Masoumeh
Shafieinejad,
PhD
candidate
David
R.
Cheriton
School
of
Computer
Science
Outlier detection plays a significant role in various real world applications such as intrusion, malfunction, and fraud detection. Traditionally, outlier detection techniques are applied to find outliers in the context of the whole dataset. However, this practice neglects the data points, namely contextual outliers, that are not outliers in the whole dataset but in some specific neighborhoods. Contextual outliers are particularly important in data exploration and targeted anomaly explanation and diagnosis.

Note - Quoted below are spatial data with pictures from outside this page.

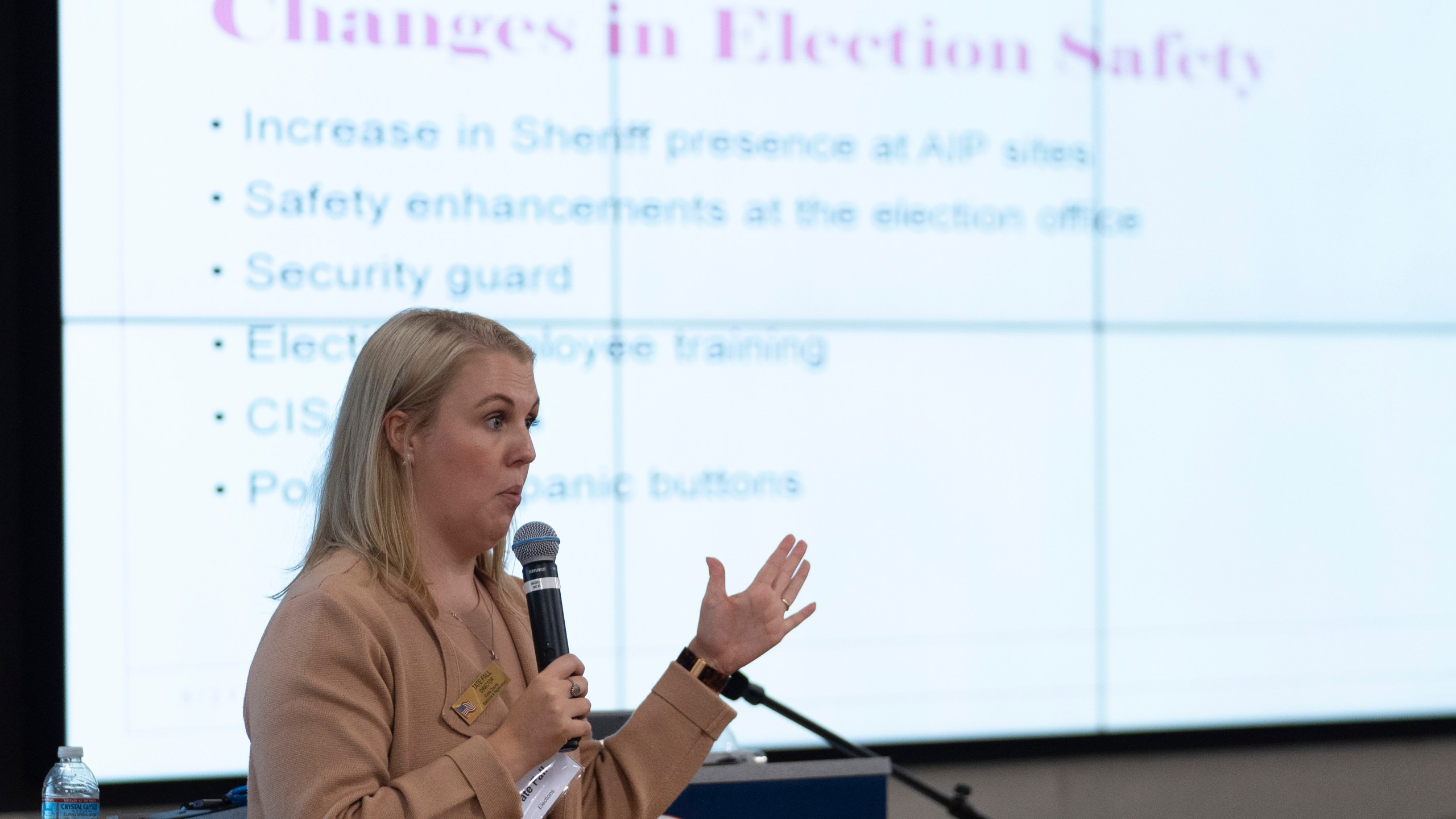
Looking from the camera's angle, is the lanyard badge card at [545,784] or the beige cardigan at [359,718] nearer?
the beige cardigan at [359,718]

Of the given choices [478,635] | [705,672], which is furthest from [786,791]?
[478,635]

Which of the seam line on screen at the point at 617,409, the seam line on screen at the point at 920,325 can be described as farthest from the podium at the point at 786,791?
the seam line on screen at the point at 920,325

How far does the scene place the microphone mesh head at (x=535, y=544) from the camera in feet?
5.27

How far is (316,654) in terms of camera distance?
139 centimetres

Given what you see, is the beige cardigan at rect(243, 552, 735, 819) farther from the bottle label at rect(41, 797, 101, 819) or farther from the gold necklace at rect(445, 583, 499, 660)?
the bottle label at rect(41, 797, 101, 819)

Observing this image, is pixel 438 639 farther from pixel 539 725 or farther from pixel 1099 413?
pixel 1099 413

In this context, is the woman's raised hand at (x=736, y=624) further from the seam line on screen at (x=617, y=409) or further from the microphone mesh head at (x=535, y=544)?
the seam line on screen at (x=617, y=409)

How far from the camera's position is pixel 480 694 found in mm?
1538

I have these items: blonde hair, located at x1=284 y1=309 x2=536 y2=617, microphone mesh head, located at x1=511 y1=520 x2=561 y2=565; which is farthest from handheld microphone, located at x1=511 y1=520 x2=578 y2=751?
blonde hair, located at x1=284 y1=309 x2=536 y2=617

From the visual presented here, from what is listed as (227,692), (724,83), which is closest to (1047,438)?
(724,83)

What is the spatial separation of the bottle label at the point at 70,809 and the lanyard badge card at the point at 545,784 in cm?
127

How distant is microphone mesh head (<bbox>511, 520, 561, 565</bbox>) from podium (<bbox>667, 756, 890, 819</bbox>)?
1.01m

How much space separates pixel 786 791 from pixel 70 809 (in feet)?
4.20

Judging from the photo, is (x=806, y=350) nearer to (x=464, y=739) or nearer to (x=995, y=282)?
(x=995, y=282)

In these scenarios, the data owner releases the following information: i) The attributes that contribute to the abnormality of an outlier (metric), ii) Contextual description of the outlier’s neighborhoods (context), and iii) The utility, such as the outlier’s significance defined by the number of records (population size) covered by the outlier’s context. However, revealing the outlier’s information leaks information about the other individuals in the population as well, violating their privacy.
We address the issue of population privacy violations and propose utilizing differential privacy techniques to protect the privacy of individuals. The application of differential privacy, however, is challenging as direct utilization of differential privacy techniques imposes intensive computation to the contextual outlier release algorithm. To overcome this challenge, we propose a graph structure to map the contexts to, and introduce differentially private graph search algorithms as efficient solutions for the computation problem caused by differential privacy techniques.